Узнав о гибели Ерёменко, лейтенант сжался, словно его оглушило взрывом гранаты, лишь на потяжелевшем лице его двигалась из стороны в сторону нижняя челюсть – как у боксёра, получившего удар в лицо. Когда оглушение прошло, он произнёс грустным тоном всего лишь одно слово:

– Та-ак… – Произнёс и снова умолк. Потом, после паузы, поднял голову, смахнул с глаз что-то невидимое и спросил тихим бесцветным голосом: – Как это произошло?

Игнатюк выложил всё, что узнал, большего выложить не мог, он же при гибели Ерёменко не присутствовал – это раз, и два – рассказал, как была повешена Октябрина Пантелеева со своими товарищами, кто вышибал из-под ног обречённых табуретки, затем сжал кулаки, тряхнул ими, будто опасным боевым оружием, и проговорил с неожиданной одышкой, словно ему перекрыли воздух:

– Была бы моя воля, я бы эту козу драную, начальницу полиции, с удовольствием вздёрнул на той виселице, сунув её башку в ту же петлю, что досталась Октябрине… Чтобы знала…

– Всё это ещё впереди, – пообещал Чердынцев, – всё впереди…

При разговоре присутствовал маленький солдат, он молчал, лишь иногда с печальным видом кивал – переживал, – так, не произнеся ни слова, и покинул землянку Чердынцева, ушёл вместе с Игнатюком. Закрыли за собою дверь разведчики, и сразу света в землянке вроде бы меньше стало…

Чердынцев не сдержался, что было силы долбанул кулаком по столу. Опустил голову. Он словно бы сам был виноват в гибели Ерёменко – не уберёг его, лишний раз не напутствовал командирским словом, не сделал чего-то ещё. Но если бы даже и напутствовал, он что, сумел бы отвести от него беду?

От осознания, что он всё равно ничего бы не смог сделать, легче не становилось.

Дверь землянки хлопнула, хоть и была она подбита по окоёму ватными рукавами, оторванными от телогреек – сделано это было и для того, чтобы в щели не пролезал холод, и для «мягкости хода», если тепло рукава всё-таки держали, то «мягкость» не очень, – в землянку заглянул Мерзляков.

– Комиссар, слышал, что Ерёменко погиб? – хмуро проговорил Чердынцев, не поднимая головы.

– Слышал. Надо бы представить его к ордену.

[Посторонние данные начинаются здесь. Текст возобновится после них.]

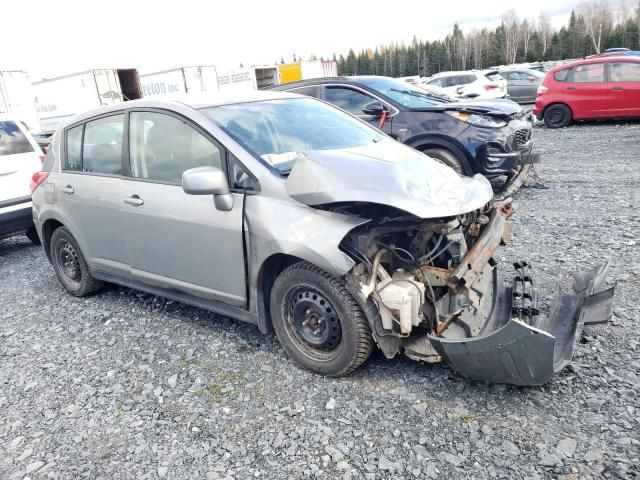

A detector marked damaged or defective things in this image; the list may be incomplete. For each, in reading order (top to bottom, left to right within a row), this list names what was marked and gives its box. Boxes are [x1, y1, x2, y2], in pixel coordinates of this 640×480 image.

crumpled hood [284, 138, 496, 218]
damaged front end [340, 200, 616, 386]
detached front bumper [430, 260, 616, 384]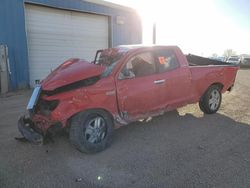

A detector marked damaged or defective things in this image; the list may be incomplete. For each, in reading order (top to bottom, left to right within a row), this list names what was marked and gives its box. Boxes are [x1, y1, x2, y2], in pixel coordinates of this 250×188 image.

crumpled hood [40, 58, 104, 91]
damaged front bumper [17, 114, 43, 144]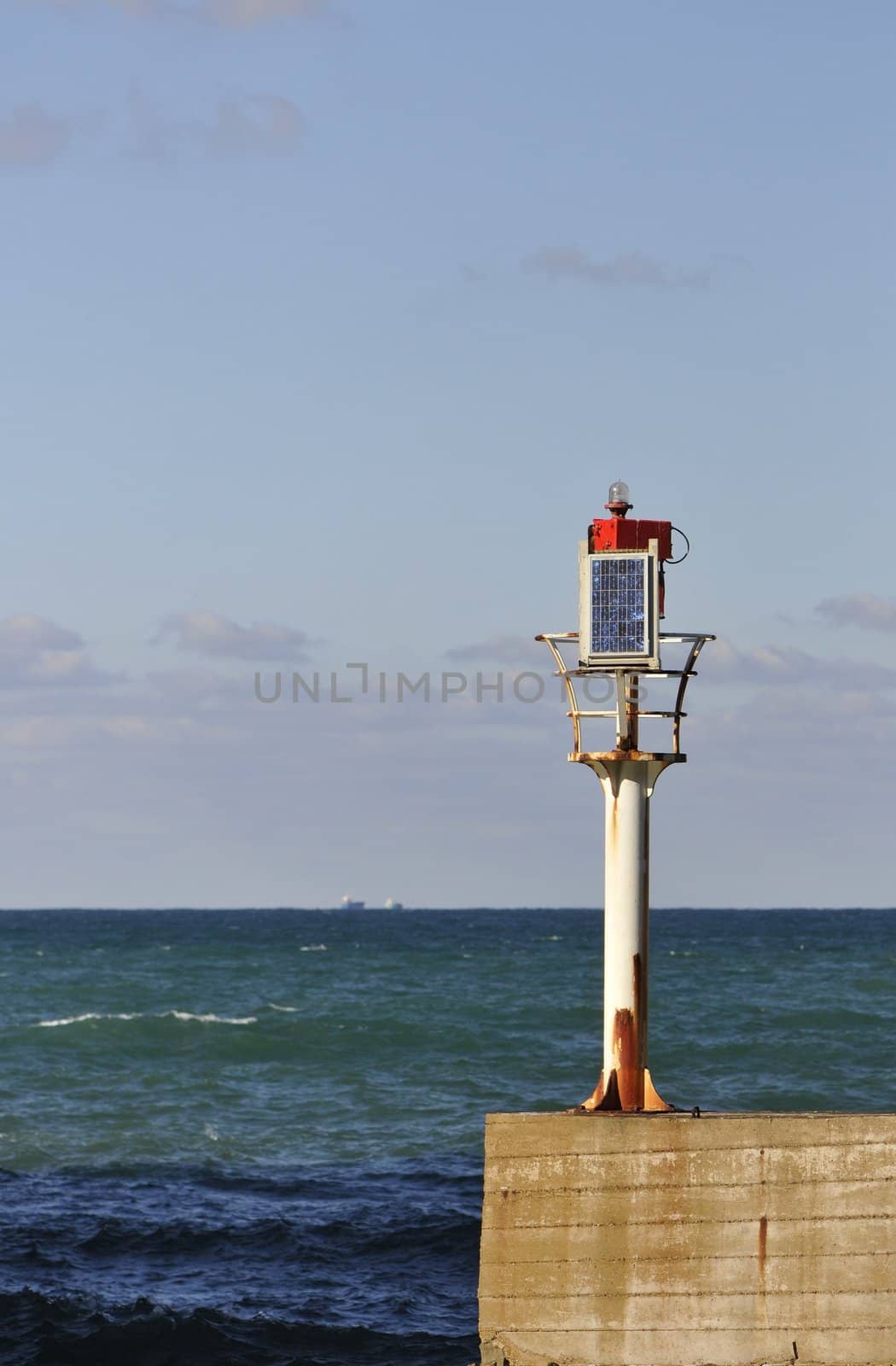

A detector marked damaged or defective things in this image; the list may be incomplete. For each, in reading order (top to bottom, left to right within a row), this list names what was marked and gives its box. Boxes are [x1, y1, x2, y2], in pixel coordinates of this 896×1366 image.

– А имеем мы на это право?

– Раз попали в списки, значит, имеем.

– Тогда, Андрей Гаврилович, за дело! Надо сочинить реляцию поубедительнее и в штаб её, к полковнику Игнатьеву. По рации. А потом со связным передадим бумаги.

– К какому ордену представим Ерёменко?

– Красного Знамени. Посмертно.

Комиссар подсел к печке, облепил её ладонями, заухал, будто лесной филин, хорошо было, тепло, посидел так несколько минут, поблаженствовал, потом поднялся с корточек и нахлобучил на голову шапку.